So, that is the E of EPOCH – empathy, and if you have it you will be a wild success as a disciple, and AI will never replace you. That is true of the second letter – P for Presence. “The harvest is plentiful, but the laborers are few; therefore ask the Lord of the harvest to send out laborers into his harvest.” And then he sent them out. He didn’t send out a mailing, or a TV broadcast, or a Tweet. Jesus didn’t do a Tik-Tok. Because all those ways of communicating are inadequate. God did not love the world so much that he gave his only book or Substack or podcast. He gave his son – a person, to engage with other persons, to be present in the affairs of humans, to be in relationship with the world. And in the same way Jesus sends today’s disciples to be present. Again, get this right and AI will never take your job of being a disciple. AI can’t do this – it’s just words and images – it’s not you. One of the joys of being the Rector of St John’s is that I regularly talk to people who are considering becoming ordained. And its thrilling. But it’s also, in a way, demoralizing, because when a vibrant, smart, gifted Christian becomes a priest, they leave their harvest field. This week each of you will go to places – workplaces, social events, family life, where I can’t go. Each of you is vital, and each one has a calling to harvest in-person.

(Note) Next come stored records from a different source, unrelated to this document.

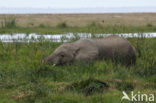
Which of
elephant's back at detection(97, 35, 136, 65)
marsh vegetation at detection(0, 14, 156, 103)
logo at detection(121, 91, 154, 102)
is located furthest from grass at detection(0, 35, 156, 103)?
elephant's back at detection(97, 35, 136, 65)

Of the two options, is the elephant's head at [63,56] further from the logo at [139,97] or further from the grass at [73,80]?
the logo at [139,97]

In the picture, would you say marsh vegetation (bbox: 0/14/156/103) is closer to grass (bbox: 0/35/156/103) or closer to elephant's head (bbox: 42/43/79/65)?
grass (bbox: 0/35/156/103)

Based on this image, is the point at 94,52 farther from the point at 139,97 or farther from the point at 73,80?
the point at 139,97

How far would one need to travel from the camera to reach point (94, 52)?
27.9 ft

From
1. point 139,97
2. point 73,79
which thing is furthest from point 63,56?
point 139,97

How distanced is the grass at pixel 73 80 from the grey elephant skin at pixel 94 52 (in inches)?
9.0

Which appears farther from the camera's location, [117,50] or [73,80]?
[117,50]

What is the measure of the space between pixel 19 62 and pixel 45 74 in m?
1.45

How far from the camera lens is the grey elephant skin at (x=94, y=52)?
27.6 ft

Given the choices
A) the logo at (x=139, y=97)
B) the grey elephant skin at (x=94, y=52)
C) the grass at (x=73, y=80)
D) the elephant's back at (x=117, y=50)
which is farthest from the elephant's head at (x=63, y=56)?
the logo at (x=139, y=97)

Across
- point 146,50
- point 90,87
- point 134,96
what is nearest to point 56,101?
point 90,87

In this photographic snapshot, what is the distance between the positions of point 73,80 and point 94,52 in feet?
4.82

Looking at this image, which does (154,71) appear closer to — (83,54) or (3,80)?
(83,54)

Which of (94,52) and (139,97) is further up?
(94,52)
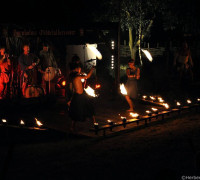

In 1950 an ice-hockey fan assembled a hydraulic cylinder from a decommissioned Air Force plane, the chassis from an oil derrick, an old engine from a Jeep, a large wooden bin, and a series of pulleys. And ever since, skaters have given thanks for Frank Zamboni and his way of smoothing an ice rink in 15 minutes, instead of the 90 it used to take. This is the C in EPOCH – creativity, it’s taking the collection of experiences, qualities, strengths and weaknesses, virtues and vices that make up you and using it all creatively when you go into the harvest field. Because even the stuff you think is junk can be a powerful tool that God uses to touch people for Christ.
The final letter of the EPOCH disciple is hope. Machines can’t have it. It’s uniquely human, and do we need it. But let’s be clear, our hope is based on God and the future he has planned – the gradual coming of his kingdom, bit by bit and day by day, and the ultimate coming of its fulness. We don’t place our hope in elections, politicians, programs, money, or anything else – because none of those can bring in the kingdom of God. They can do good, of course, but they are part of this fallen world that one day will be swallowed up in the kingdom of God.
God is calling EPOCH Christians. People of empathy, of presence, of ethics, of creativity, and of hope. Our mission, just like the Twelve apostles, is to go into the harvest. Because it’s ready. Let me close by telling you a fact. There are people in Montgomery who currently don’t go to a church who will come to faith in Christ and find a sense of belonging in God’s family – through the empathy, presence, ethics, creativity, and hope of the members of St John’s. It’s just true. It’s a fact. The harvest is ready. And there are other people who will move to our city and find their spiritual home in these walls. It’s a fact. This time next year there will be people sitting here who are not here now because right now they don’t go to church. They’re just waiting for the EPOCH Christians – for us – to go into the field. May we hear his all to go, and may we respond with courage, resolve and humanity.